LlamaIndex provides a straightforward, flexible interface to attach LLMs with external data.

Offers data connectors to numerous data sources and data formats (APIs, PDFs, docs, etc).
Provides indices over the unstructured and structured data to be used with LLMs.
Structures external information in order that it may be used with the prompt window limitations of any LLM.
Exposes a question interface which takes in an input prompt and returns a knowledge-augmented output.

It’s effortless to store the ingested documents (i.e. Node objects), index metadata, etc to MongoDB using the inbuilt abstractions in LlamaIndex. There’s an choice to store the “documents” as an actual collection in MongoDB using MongoDocumentStore. There’s an choice to persist the “Indexes” using the MongoIndexStore .

Storing LlamaIndex’s documents and indexes in a database becomes needed in a few scenarios:

Use cases with large datasets may require greater than in-memory storage.
Ingesting and processing data from various sources (for instance, PDFs, Google Docs, Slack).
The requirement to constantly maintain updates from the underlying data sources.

With the ability to persist this data enables processing the info once after which with the ability to query it for various downstream applications.

MongoDB offers a free ceaselessly Atlas cluster in the general public cloud service of your alternative. This will be achieved in a short time by following this tutorial. Or you may start directly here.

LlamaIndex uses LangChain’s (one other popular framework for constructing Generative AI applications) LLM modules and allows for customizing the underlying LLM for use (default being OpenAI’s text-davinci-003 model). The chosen LLM is all the time utilized by LlamaIndex to construct the ultimate answer and is typically used during index creation as well.

Connect private knowledge sources using LlamaIndex connectors (offered through LlamaHub).
Load within the Documents. A Document represents a light-weight container around the info source.
Parse the Documents objects into Node objects. Nodes represent “chunks” of source Documents (ex. a text chunk). These node objects will be endured to a MongoDB collection or kept in memory.
Construct Index from Nodes. There are numerous sorts of indexes in LlamaIndex like “List Index” (this stores nodes as Sequential chain), “Vector Store Index” (this stores each node and a corresponding embedding in a vector store). Depending on the sort of Index, these indexes will be endured right into a MongoDB collection or a Vector Database.
Finally query the index. That is where the the query is parsed, relevant Nodes retrieved through the usage of indexes, and provided as an input to a “Large Language Model” (LLM). Various kinds of queries can use different indexes.
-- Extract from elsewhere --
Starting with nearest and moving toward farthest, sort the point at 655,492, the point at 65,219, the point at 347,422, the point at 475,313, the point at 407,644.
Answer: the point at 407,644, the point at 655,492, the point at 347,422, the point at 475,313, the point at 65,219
We would like to question the “GPT-4 Technical Report” published by OpenAI in March 2023. This was a PDF document with 100 pages. This can be a recent publication, so was not included as a part of the unique ChatGPT training data.

Here’s the summary of the assorted queries we will ask the PDF.

“How does GPT4 do on the bar exam?”

“GPT-4 performs well on the Uniform Bar Exam, with a rating in the highest 10% of test takers (Table 1, Figure 4).”

Total embedding token usage: 18 tokens
Total LLM token usage: 1889 tokens

“How significantly better is GPT-4 in reducing hallucinations over GPT-3.5?”

“GPT-4 improves on the newest GPT-3.5 model by 19 percentage points, with significant gains across all topics.”

“What issues were observed after fine-tuning GPT-4 with RHLF??”

“After fine-tuning GPT-4 with RHLF, issues observed included the model becoming overly cautious in certain ways, comparable to refusing innocuous requests and excessively hedging or “overrefusing”. Moreover, the model was still quite brittle and sometimes exhibited undesired behaviors based on prompts where instructions to labelers were underspecified.”

“What’s RBRM?”

“RBRM stands for Rule-Based Reward Model. It’s a method used to supply a further reward signal to the GPT-4 policy model during PPO fine-tuning on a subset of coaching prompts. The RBRM takes three things as input: the prompt (optional), the output from the policy model, and a human-written rubric (e.g., a algorithm in multiple-choice style) for the way this output ought to be evaluated. The RBRM then classifies the output based on the rubric.”